Теперь Мария Ивановна и Станислав Осипович наведывались к Зорьке по очереди. Однажды Коваленко вошёл ночью в хлев и увидел телёнка. Он стоял, покачиваясь на слабеньких ножках, а Зорька лизала его и косилась на Коваленко. Станислав Осипович впервые видел новорождённого телёнка. Он не знал, что с ним делать, и побежал будить хозяйку.

— Тёлочка! — обрадовалась Мария Ивановна. Она обтёрла тёлочку сеном и уложила на разостланный половик. На этом половике, как на носилках, тёлочку принесли в дом.

Утром на завтрак было запечённое в русской печи молозиво — первое молоко, жёлтое и густое, похожее на омлет.

— Вкусно! — покачивала головой Оксана Семёновна. — Я даже не знала, что это такое. У нас никогда не было коровы…

На кухне в углу топталась, постукивала копытцами тёлочка. Она обсохла, стала рыженькой. На лбу под курчавой чёлочкой у неё белела круглая отметина.

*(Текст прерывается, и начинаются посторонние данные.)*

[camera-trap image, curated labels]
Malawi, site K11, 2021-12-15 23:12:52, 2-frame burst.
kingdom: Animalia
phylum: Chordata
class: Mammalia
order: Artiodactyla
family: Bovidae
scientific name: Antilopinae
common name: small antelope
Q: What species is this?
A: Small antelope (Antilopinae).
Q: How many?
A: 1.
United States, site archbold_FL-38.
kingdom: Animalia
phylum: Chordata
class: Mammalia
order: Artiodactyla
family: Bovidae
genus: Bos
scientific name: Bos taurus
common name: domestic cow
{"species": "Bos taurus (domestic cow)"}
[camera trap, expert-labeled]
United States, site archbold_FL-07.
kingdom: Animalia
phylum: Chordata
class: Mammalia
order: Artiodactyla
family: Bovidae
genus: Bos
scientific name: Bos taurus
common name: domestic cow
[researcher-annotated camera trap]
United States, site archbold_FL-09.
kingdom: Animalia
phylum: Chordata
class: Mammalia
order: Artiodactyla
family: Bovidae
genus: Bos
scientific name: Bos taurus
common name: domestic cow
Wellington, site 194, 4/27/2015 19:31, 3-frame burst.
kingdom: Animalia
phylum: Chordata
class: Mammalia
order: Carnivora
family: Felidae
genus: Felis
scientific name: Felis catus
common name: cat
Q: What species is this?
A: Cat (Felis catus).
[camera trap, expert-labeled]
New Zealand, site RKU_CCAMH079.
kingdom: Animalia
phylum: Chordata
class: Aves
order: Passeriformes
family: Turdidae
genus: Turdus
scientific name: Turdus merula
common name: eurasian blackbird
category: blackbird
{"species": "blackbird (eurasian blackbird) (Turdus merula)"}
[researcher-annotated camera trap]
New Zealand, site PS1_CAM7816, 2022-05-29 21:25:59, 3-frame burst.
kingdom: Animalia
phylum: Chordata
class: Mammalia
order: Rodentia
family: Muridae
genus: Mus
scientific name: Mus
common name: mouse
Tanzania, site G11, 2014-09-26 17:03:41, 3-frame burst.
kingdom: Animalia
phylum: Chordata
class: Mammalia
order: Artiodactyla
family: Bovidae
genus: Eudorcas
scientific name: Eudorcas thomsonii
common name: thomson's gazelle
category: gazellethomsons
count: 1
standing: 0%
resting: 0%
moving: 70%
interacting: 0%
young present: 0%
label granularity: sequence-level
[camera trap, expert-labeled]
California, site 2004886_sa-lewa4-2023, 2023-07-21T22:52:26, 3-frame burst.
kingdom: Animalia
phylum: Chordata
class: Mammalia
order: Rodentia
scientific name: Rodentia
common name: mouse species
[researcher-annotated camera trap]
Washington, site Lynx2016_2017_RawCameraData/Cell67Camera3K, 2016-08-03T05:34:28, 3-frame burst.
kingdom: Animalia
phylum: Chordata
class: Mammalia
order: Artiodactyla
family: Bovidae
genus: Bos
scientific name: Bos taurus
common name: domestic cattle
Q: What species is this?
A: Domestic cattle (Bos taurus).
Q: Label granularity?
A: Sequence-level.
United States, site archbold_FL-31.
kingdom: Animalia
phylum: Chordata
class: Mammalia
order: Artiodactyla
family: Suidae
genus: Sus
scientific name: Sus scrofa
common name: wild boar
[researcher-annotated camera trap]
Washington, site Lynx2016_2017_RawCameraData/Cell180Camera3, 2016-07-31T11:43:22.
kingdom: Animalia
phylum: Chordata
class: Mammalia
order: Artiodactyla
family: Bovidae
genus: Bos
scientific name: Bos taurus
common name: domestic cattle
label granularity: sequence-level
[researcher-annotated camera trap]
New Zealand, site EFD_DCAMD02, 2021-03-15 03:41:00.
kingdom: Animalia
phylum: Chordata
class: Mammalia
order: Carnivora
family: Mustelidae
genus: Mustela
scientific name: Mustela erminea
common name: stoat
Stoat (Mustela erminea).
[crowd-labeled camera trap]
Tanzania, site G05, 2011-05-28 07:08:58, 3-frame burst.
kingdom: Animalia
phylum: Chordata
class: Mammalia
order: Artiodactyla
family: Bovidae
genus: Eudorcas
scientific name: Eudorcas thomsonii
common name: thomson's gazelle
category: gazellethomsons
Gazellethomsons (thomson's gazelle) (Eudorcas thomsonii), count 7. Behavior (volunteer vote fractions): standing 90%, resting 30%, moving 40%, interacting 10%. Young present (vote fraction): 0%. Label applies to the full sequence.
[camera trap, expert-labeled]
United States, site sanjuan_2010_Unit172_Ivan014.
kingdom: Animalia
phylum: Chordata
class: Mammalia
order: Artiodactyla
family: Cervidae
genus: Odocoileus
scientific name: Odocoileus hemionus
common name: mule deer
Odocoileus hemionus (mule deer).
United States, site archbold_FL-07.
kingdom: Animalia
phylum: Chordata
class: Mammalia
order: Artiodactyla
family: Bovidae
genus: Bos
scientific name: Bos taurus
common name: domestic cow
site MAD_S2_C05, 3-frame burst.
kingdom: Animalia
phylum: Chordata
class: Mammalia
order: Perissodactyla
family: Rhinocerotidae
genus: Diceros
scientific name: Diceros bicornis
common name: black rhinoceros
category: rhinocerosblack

— Ах ты, долгожданная! — хлопотала возле неё Мария Ивановна. Она учила тёлочку пить молоко: окунала в него палец и давала сосать, а потом незаметно убирала его, и тёлочка сама тянула парное молоко. — Ну, как мы тебя назовём?

— Звёздочка! — выпалил Митёк. — У неё на лбу звёздочка.

— Раз долгожданная, значит — Жданка! — предложила Паня.

— Вот умница! — похвалила её Мария Ивановна. — Хорошее имечко!

И обиженный Митёк, надувшись, ушёл на улицу. Опять эта девчонка обскакала его! Мама теперь частенько ставила Митьку в пример Паню: «Смотри, как она аккуратно ест!» Или: «Вот, погляди, какие у Пани ноги сухие, а ты опять вывозился!»

Митёк потихоньку от взрослых показывал Пане язык. Но Паня перестала обращать внимание и только укоризненно смотрела на него тёмными пристальными глазами: ну, как тебе самому это не надоело?!

Как только начала доиться Зорька, жизнь в доме Берёз-киных пошла по-иному. На столе появилось масло, сметана, творог, простокваша. Зорькиного молока хватало всем — и людям, и Жданке.

— Корова — самое доброе животное на свете! — восторгался Станислав Осипович. — Ксана, если у нас будет возможность, давай заведём корову! Посмотри, какие у неё спокойные и добрые глаза. Так спокоен может быть только тот, кто сознаёт свою пользу для других!

Оксана Семёновна быстро поправлялась. Она уже выходила на улицу, хлопотала по дому. Коваленки стали поговаривать об отъезде.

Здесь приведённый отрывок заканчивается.